While cable and satellite program providers will continue to serve the great majority of homes as the primary signal source, missing HD local reception, compression issues, higher costs, billing add-ons, service outages, contact difficulties, in-home service waits and no shows have left many of these subscribers looking to off-air antennas as good additions and alternatives.
Most TV consumers think of antennas as low-tech devices, but there is more behind some of the newer antenna designs than just bent metal and plastic. Many of the TV antenna designs on the market today such as the Yagi and rabbit ears have technology roots going back 30 to 50 years or more. The switch to digital broadcasts however is bringing consumers back to Off-Air reception and the increasing sales are providing the motivation and investments necessary to develop new models and new technology.
The fact that most designs on the market now were developed prior to the advent of much of the computer technology, software and algorithms in common use today has left open numerous avenues to improve upon tried and true designs and develop new ones. Additionally, recent regulations and standards are opening new doors for antenna manufacturers to develop smaller antennas with improved performance and aesthetics.
The correct antenna, installed and aimed properly, unimpeded by obstacles such as building, hills, trees, etc. will receive desired local stations in range it’s aimed at. And the new antennas, working with the newer generation ATSC chips will mitigate Multi-path for viewers in Metro/Urban locations (bounced signals), including multi-cast programming adding several additional local off-air programs and several in HD almost completely uncompressed, not available from cable or satellite.
As to obstructions such as tall buildings in metro/urban areas, viewers will have to deal with Multi-path. Multi-path is caused by these buildings and any other hard object in the line-of-sight to the broadcast towers. They cause signals to reach the antenna out of phase, confusing the ATSC (Digital) chip set in the converter box or tuner (for analog or digital TV sets).
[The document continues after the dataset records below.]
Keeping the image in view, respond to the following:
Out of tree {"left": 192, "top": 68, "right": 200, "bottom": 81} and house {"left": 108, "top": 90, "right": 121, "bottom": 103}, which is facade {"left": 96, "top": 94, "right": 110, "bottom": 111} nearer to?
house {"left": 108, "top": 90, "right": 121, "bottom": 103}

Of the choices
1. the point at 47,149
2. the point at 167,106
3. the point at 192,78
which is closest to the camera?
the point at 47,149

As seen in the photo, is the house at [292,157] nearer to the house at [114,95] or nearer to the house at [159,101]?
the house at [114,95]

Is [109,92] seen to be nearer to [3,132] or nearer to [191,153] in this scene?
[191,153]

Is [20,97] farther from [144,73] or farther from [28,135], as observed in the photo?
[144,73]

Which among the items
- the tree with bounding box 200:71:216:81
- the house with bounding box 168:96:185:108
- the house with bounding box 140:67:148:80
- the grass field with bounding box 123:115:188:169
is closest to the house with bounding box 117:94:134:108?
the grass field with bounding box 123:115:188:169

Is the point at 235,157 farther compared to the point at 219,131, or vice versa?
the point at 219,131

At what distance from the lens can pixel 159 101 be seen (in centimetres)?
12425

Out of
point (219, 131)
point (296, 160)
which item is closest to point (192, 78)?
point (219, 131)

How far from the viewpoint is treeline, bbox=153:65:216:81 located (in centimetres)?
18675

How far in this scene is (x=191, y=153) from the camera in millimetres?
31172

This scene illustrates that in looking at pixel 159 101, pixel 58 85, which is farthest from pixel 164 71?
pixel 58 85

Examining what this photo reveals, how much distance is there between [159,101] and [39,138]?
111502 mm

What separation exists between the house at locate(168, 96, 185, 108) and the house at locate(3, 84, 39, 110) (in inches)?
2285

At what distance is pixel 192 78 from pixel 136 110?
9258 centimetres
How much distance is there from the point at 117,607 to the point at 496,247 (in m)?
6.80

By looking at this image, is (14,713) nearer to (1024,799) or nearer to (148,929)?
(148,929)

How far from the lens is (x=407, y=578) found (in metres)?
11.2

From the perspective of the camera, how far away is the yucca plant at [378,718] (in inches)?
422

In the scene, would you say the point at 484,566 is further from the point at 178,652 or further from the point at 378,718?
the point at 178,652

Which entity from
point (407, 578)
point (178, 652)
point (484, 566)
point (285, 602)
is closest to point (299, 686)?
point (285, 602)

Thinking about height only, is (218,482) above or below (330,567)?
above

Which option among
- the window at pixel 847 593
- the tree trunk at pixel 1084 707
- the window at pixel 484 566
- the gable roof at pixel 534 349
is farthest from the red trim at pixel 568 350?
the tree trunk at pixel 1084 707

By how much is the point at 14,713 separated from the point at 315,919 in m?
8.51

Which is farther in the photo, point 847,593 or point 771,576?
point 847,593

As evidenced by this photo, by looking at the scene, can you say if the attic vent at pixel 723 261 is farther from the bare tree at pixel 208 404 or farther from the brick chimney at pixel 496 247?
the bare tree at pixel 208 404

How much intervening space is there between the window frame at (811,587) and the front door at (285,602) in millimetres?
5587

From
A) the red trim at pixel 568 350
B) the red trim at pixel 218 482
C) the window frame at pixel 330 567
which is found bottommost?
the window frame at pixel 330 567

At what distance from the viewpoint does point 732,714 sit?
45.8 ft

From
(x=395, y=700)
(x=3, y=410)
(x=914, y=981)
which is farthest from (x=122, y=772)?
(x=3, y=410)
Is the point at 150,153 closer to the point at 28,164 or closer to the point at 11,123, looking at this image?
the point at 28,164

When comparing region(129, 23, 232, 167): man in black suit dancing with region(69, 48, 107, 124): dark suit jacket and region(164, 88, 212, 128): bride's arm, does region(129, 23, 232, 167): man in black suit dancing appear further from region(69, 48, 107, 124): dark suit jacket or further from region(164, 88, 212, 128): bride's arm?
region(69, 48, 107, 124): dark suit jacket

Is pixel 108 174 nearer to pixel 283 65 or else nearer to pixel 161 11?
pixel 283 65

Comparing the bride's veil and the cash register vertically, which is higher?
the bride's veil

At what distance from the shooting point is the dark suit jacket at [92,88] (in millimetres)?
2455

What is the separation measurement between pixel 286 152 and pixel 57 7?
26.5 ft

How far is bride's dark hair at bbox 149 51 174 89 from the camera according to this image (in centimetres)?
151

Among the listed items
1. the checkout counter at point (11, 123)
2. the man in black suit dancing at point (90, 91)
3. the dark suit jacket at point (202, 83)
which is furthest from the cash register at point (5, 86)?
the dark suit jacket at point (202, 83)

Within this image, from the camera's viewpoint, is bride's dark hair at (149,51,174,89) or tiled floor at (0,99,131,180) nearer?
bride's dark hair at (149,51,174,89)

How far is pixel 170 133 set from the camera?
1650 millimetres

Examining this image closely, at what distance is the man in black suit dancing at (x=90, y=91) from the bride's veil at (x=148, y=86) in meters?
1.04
If the signal reaching the front of the antenna is not 2 to 3 times stronger than a bounced signal from the same station reaching the back of the antenna, the ATSC chip doesn’t know which signal to use, so it just keeps searching. The answer again is to up-grade to a new digital antenna, tuned to receive digital signals that help reject Multi-path signals.
Some viewers may even be able to receive out-of-town channels, carrying blacked out sports programs or network broadcasts not available in their home town. As an added benefit, an OTA antenna provides reception for second sets in homes not wired for whole-house signal distribution.
Depending on the level of desire to receive an excellent free picture and multiple broadcast signals, considering the investment in TV entertainment already made by many viewers, shouldn’t they consider up-grading to a new Digital Off-Air Antenna?